_YOUR GOAL_. According to the reply by Bob__ in the C++ discussion page below, which header provides the templates mentioned in the other replies?

_EXCERPT PROVIDED_.
########################################
Nandan
Nandan

Reputation: 55

Are there any constants in C++ which can be used as minimum/maximum values in comparisons

Are the terms INT_MIN and INT_MAX used as constants in number comparisons as initial maximum and minimum values respectively?

Upvotes: 1

Views: 94

Answers (3)

Bob__
Bob__

Reputation: 12779

Not necessarily.

The other answers show how to use the templates available in header <limits>, but

...in number comparisons as initial maximum and minimum values...

You can actually choose the first value of a range.

See e.g. one of the possible implementations of std::max_element shown at https://en.cppreference.com/w/cpp/algorithm/max_element (comments mine):

template<class ForwardIt>
ForwardIt max_element(ForwardIt first, ForwardIt last)
########################################
_DATASET SECTION_.
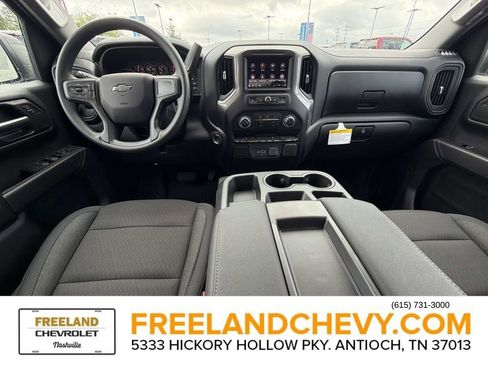 New 2026 Chevrolet Silverado 1500 Custom Trail Boss AWD/4WD image 17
########################################
_EXERCISE SOLUTION_. The header <limits>.